Les tueurs fous au cinéma
Les événements relatés, les sauts dans le temps, sont autant d’ellipses narratives qui renforcent la puissance méphistophélique du tueur, manipulateur, mythomane, d’une cruauté invraisemblable, froid comme la mort, toujours prêt à fomenter des stratégies meurtrières pour un petit pécule.
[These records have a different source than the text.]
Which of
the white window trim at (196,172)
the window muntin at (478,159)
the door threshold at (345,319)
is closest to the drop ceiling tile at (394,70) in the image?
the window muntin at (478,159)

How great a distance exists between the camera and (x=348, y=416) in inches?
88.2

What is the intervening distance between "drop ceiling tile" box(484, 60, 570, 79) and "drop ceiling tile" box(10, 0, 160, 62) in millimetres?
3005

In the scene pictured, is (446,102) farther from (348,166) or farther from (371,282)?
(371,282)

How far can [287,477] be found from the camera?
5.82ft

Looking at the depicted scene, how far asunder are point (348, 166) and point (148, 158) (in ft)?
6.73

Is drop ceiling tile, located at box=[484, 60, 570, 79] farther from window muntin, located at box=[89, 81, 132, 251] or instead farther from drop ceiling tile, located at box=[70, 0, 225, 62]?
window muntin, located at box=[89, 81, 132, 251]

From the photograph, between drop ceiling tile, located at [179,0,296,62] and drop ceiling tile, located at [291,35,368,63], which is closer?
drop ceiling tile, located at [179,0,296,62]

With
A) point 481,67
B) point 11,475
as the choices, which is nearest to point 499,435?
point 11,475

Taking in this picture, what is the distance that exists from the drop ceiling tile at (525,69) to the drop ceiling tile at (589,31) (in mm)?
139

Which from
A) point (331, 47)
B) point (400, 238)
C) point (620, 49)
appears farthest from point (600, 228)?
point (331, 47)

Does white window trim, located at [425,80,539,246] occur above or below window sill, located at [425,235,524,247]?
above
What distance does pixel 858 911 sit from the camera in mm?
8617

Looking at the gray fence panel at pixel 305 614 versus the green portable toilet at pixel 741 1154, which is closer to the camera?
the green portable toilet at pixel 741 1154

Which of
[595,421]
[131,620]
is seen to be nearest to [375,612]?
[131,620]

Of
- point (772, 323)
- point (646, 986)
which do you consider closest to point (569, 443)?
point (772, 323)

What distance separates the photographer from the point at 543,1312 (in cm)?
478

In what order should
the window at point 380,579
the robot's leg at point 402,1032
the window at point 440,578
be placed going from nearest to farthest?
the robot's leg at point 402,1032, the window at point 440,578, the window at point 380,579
Cette malveillance permanente le rend pour le moins étonnant dans son charisme de folie, ses tentatives de séduction intéressée, son intransigeance à se ranger systématiquement du côté de la haine à l’égard des autres.
Portrait d’un sociopathe détraqué, La vengeance est à moi brille par la multitude de personnages croisés aux différentes époques qui ont constitué son existence : ses parents, son épouse, à qui il prête une relation charnelle avec son père, une tenancière d’hôtel pour hommes seuls, dont la mère, elle aussi, a commis l’innommable et est passée par la case prison.
Une réalisation magistrale
Imamura dépeint un Japon aux différents visages, dans des décors de contrastes, où chaque plan confine à un travail visuel impressionnant. Pas une seule image du film n’est pas oppressante, surcomposée. Les décors, nombreux et signifiants, ainsi que la photo, sont autant d’éléments qui enrichissent considérablement cette vision de cinéma totale qui possède la propre clé de son énigme : une fin sidérante dans sa liberté qui démontre, pour tout ceux qui ne l’ont pas connu de son vivant, que le réalisateur de Pluie noire et La femme insecte, était un géant du 7e art.
Les sorties du 24 novembre 1982
Les sorties de la semaine du 11 mai 2022
Design affiche reprise 2022 : Les Aliens.com – © 1979/2020 Shochiku co., LTD.Imamura Production co., LTD.
Box-office :
Sorti tristement le 3 décembre 1982, La vengeance est à moi est proposé dans l’indifférence par le distributeur Parafrance, dans quatre cinémas à Paris intra-muros : le Monte Carlo, les Paramount Marivaux, Montparnasse et Odéon. Le polar engrange 5 185 entrées en 7 jours. Le numéro 1 de la semaine est bien loin, La balance, avec 125 857 entrées (35 salles), est suivi par Docteurs in Love, meilleure nouveauté avec 99 329 entrées (31 salles). Le polar Un tueur dans la ville entrait en 11e place, avec 25 397 entrées sur 16 écrans.
A noter que dans le cinéma de genre, kung-fu et porno, Les 7 disciples de Shaolin enseignait les arts martiaux à 10 543 spectateurs dans 3 salles quand Les petites allumeuses de Michel Caputo flirtait avec 6 847 spectateurs dans 3 cinémas, enfin autre nouveauté, Parfum de petites culottes excitait 5 510 vieux messieurs dans 4 cinémas, dont le mythique Midi Minuit.
La vengeance est à moi se maintient en deuxième semaine, avec 4 136 entrées dans 4 cinémas. Le Paramount Marivaux échangera sa copie avec le Studio Médicis.
En 3e semaine, le futur réalisateur de La ballade de Narayama passe à 3 256 entrées dans les mêmes salles. La 4e semaine voit le circuit se réduire à un seul site, le Studio Médicis (1 124 entrées) qui gardera sa copie jusqu’à la 9e et ultime semaine du film. Au final, le thriller clôturera sa carrière en salle avec 17 326 entrées. Certes, pas de quoi passer à la postérité, mais cela n’a en rien empêché le cinéaste de décrocher deux Palmes, l’une en 1983 avec La ballade de Narayama et l’autre en 1997 avec le moins consensuel L’anguille.